One of the harshest critics of Russia’s pact with Saudi Arabia has been Igor Sechin, a close ally of Putin and the head of Russia’s national oil company Rosneft.
Rosneft had stood to make the biggest gains from the end of supply quotas. Through a series of controversial acquisitions in the 2000s, the producer landed rights to many of the largest oilfields in Russia’s relatively undeveloped Eastern Siberian basin. But it has had to hold back some of these projects because of OPEC+ constraints.
After OPEC+ talks collapsed in early March, Rosneft had set its sights on a 280,000-300,000 bpd ramp-up in production once quotas expired on April 1, industry sources tell Energy Voice. It quickly began setting this plan in motion, gaining regulatory approval to add extra well clusters at some of its fields.

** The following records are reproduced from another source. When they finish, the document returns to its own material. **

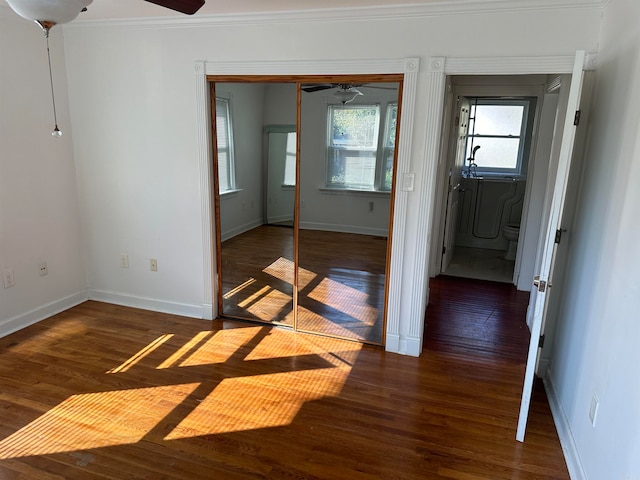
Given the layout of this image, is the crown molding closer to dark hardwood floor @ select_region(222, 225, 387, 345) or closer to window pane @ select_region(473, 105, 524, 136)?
dark hardwood floor @ select_region(222, 225, 387, 345)

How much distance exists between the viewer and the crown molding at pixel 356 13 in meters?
2.52

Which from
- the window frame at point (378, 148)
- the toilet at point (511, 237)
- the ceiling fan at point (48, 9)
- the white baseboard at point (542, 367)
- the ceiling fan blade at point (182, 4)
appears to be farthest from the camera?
the toilet at point (511, 237)

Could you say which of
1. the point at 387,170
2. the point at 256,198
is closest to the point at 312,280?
the point at 256,198

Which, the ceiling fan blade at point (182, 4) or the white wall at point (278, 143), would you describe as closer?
the ceiling fan blade at point (182, 4)

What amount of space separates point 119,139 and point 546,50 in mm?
3197

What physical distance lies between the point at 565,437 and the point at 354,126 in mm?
2310

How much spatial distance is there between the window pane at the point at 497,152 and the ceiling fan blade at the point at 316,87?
13.0 ft

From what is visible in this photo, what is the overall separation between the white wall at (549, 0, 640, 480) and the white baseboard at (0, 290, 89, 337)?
3845mm

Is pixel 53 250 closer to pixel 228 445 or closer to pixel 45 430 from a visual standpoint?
pixel 45 430

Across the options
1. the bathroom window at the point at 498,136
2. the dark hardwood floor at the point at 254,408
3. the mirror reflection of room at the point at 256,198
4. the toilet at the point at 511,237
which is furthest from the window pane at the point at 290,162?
the bathroom window at the point at 498,136

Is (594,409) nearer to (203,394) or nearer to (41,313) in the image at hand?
(203,394)

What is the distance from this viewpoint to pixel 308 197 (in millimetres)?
3322

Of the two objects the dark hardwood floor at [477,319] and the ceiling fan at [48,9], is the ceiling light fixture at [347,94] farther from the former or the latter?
the dark hardwood floor at [477,319]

This was before the full impact of the COVID-19 pandemic on fuel demand became clear, and Rosneft promptly scuppered these plans.

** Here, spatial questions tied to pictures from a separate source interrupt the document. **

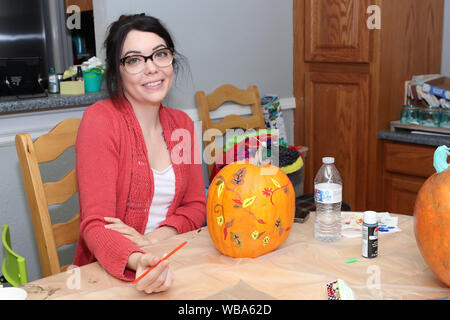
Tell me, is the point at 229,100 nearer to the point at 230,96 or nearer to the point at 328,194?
the point at 230,96

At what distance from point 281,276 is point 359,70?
1.80 meters

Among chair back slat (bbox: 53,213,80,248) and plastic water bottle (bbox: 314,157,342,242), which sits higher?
plastic water bottle (bbox: 314,157,342,242)

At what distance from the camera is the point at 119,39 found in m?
1.47

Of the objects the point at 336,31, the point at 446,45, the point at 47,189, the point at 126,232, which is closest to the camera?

ACRA director Vasilii Tanurcov estimates that Rosneft could add over 300,000 bpd of supply in April, while fellow state firm Gazprom Neft could boost output by 50,000 bpd and private operator Tatneft by 20,000 bpd. Overall Russian production averaged 11.3mn bpd in March.
Fitch Ratings is sceptical that significant gains can be achieved.
“In the current environment, I don’t think any Russian company would be able to increase production meaningfully,” Dmitry Marinchenko at Fitch Ratings tells Energy Voice. “Most if not all will need to cut capex if low oil prices persist.”
This would suggest Russia’s threat to ramp up production is hollow from an economic point of view. However Saudi Arabia, even with its lower costs, will also have to slash spending, limiting investment in growth. Saudi Aramco has already said it will lower capex to $25-30bn this year, from $32.8bn in 2018, and it is likely to make a further revision if current conditions persist.
In any case Rosneft, which accounts for over 40% of Russian output, is well-placed to weather the downturn. Thanks to the ruble’s decline, its costs have dropped to $5.1 per boe.
The company also benefits from greater exposure to the Asia-Pacific market than some of its peers. European fuel demand has been hard hit by COVID-19 lockdowns, driving down the price of Russia’s Urals oil grade. On the other hand ESPO oil, produced at mainly Rosneft-operated fields in Eastern Siberia and sold in Asia, was trading in late March at a record $11 per barrel premium to Urals, VTB Capital estimates.
Fellow state producers Gazprom Neft and private operator Surgutneftegaz enjoys even lower costs, of $3.3 and $3.5 respectively. At the higher end of the spectrum are private firms Lukoil and Tatneft, with still comparatively low costs of around $5.5. Both rely on mature fields for a significant portion of their production, and Lukoil is also developing higher-cost projects in the Caspian Sea. The oil firm is grappling with output decline in Western Siberia, weakening its position even further.
High levels of foreign-denominated debt were a key concern for Russian producers when markets last took a negative turn in 2014. But since then they brought debt to manageable levels and have relied more on domestic financing. Rosneft, despite making a series of costly acquisitions in recent years, had a net debt to EBITDA ratio of only 1.4 at the end of 2019. ACRA does not expect the ratio for the largest Russian firms to exceed 2.0.
Smaller Russian producers will naturally fare worse, as they are less able to benefit from economic of scale and access state support. But the overall picture is of an industry ready to handle a prolonged downturn.